■ **Goal of the exercise**
Repeat the listing verbatim. Drop any pictures.

%%

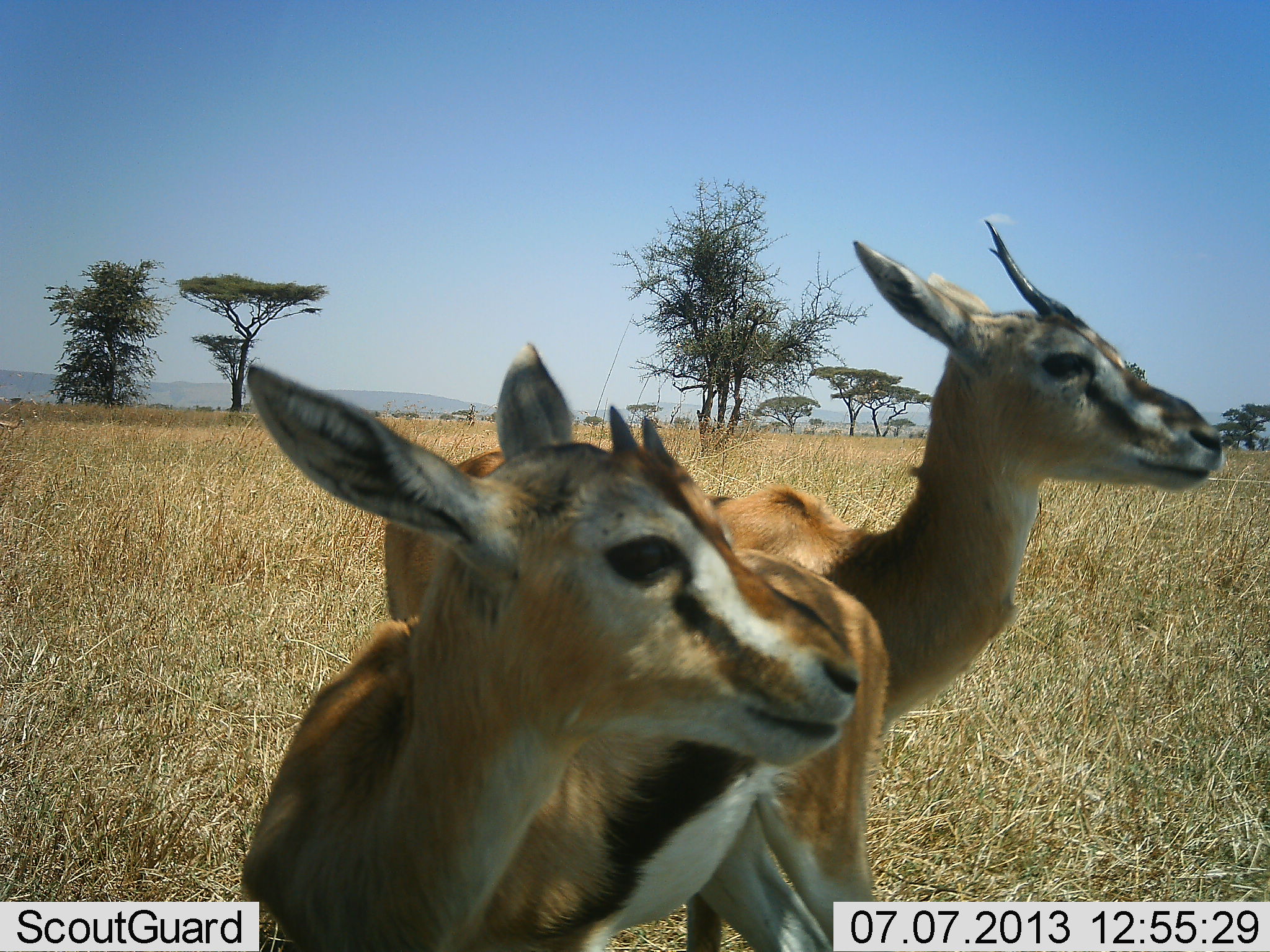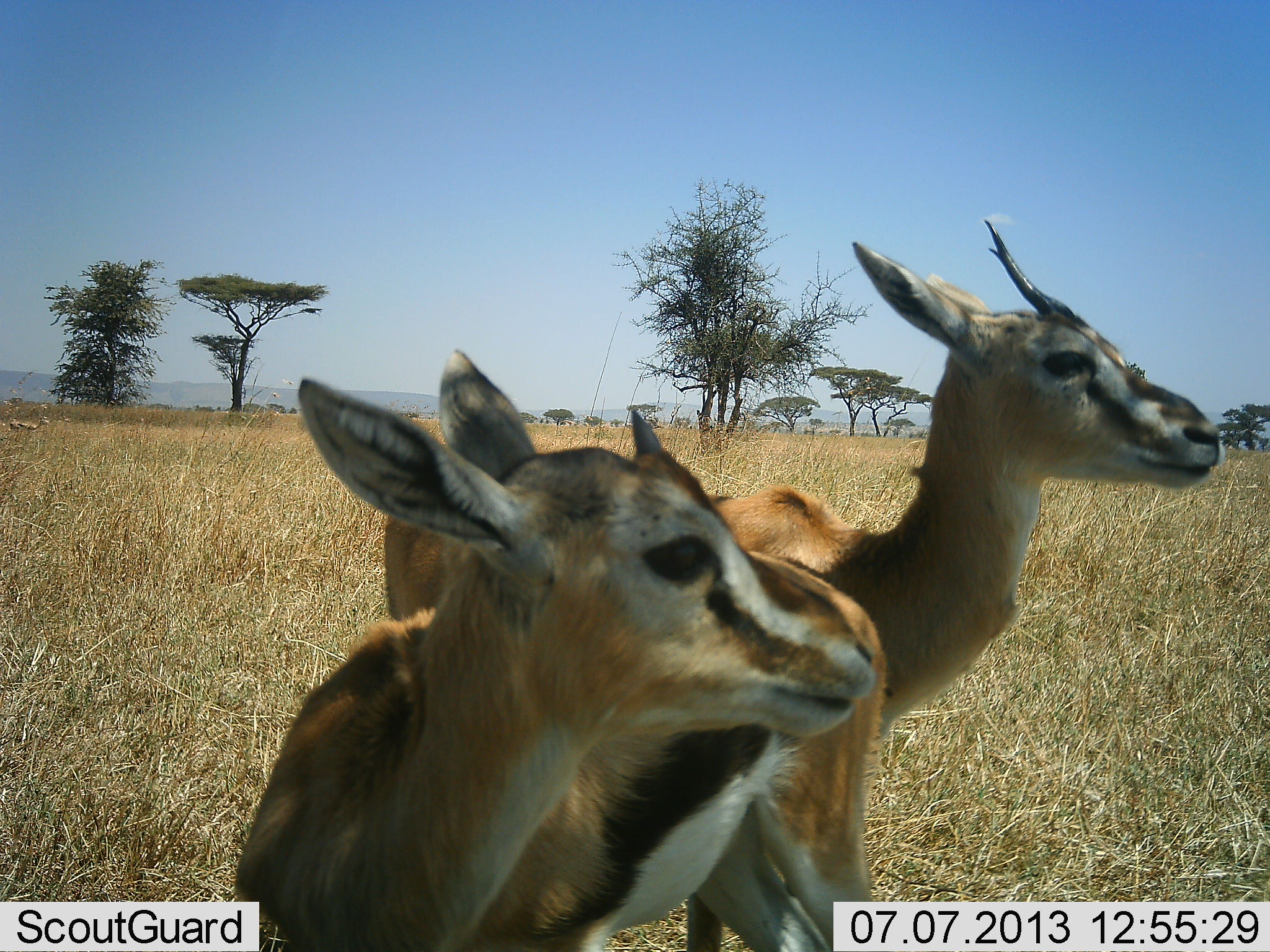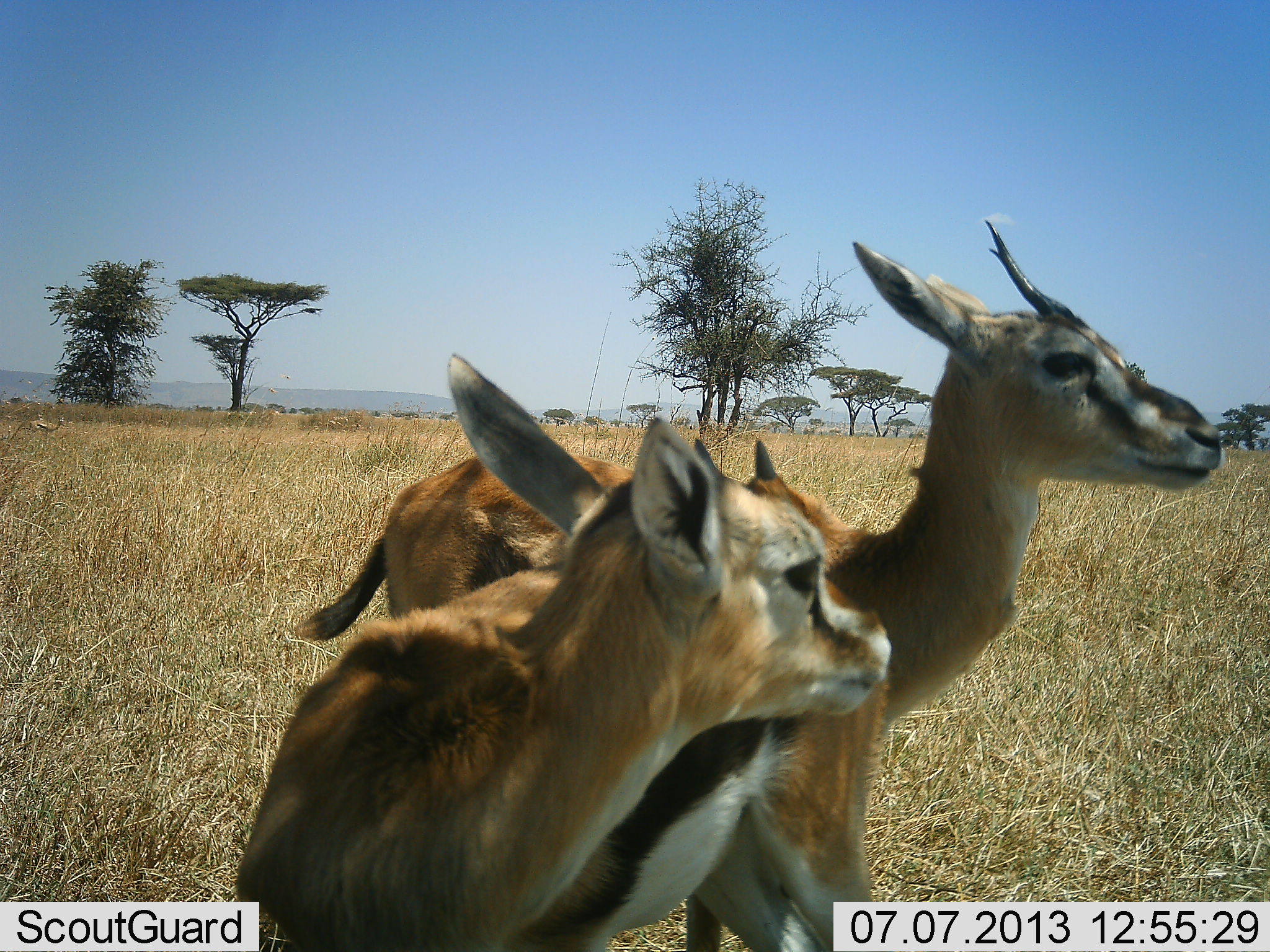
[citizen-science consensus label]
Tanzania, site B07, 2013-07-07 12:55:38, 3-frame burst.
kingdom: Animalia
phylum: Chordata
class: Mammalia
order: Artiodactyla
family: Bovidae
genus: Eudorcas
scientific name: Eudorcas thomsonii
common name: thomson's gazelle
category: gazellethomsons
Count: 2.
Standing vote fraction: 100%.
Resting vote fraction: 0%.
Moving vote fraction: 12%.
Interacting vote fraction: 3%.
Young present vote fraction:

%%

■ **Answer to the problem**
[citizen-science consensus label]
Tanzania, site B07, 2013-07-07 12:55:38, 3-frame burst.
kingdom: Animalia
phylum: Chordata
class: Mammalia
order: Artiodactyla
family: Bovidae
genus: Eudorcas
scientific name: Eudorcas thomsonii
common name: thomson's gazelle
category: gazellethomsons
Count: 2.
Standing vote fraction: 100%.
Resting vote fraction: 0%.
Moving vote fraction: 12%.
Interacting vote fraction: 3%.
Young present vote fraction:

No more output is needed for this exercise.